▶ WHAT TO WORK ON
Give the listing again exactly, skipping any pictures it holds.

▶ INFORMATION PROVIDED
§
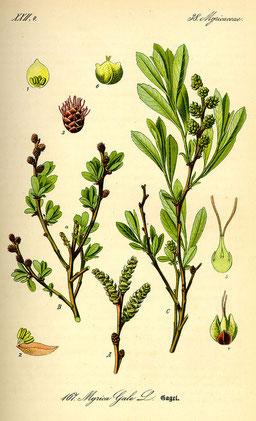 """MYRICA GALE - Illustration aus """"Köhler's Atlas der Medizinalpflanzen"""" 1887 - BILD: Verwendung gemeinfrei."""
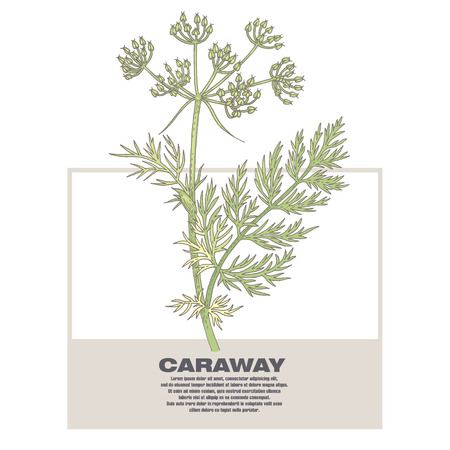 Caraway. Illustration of medical herbs. Isolated image on white background.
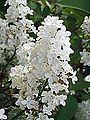 Syringa vulgaris-09.jpg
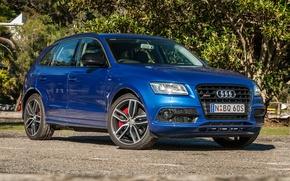 Picture Audi, Audi, crossover, SQ5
§
▶ EXERCISE SOLUTION
 """MYRICA GALE - Illustration aus """"Köhler's Atlas der Medizinalpflanzen"""" 1887 - BILD: Verwendung gemeinfrei."""
 Caraway. Illustration of medical herbs. Isolated image on white background.
 Syringa vulgaris-09.jpg
 Picture Audi, Audi, crossover, SQ5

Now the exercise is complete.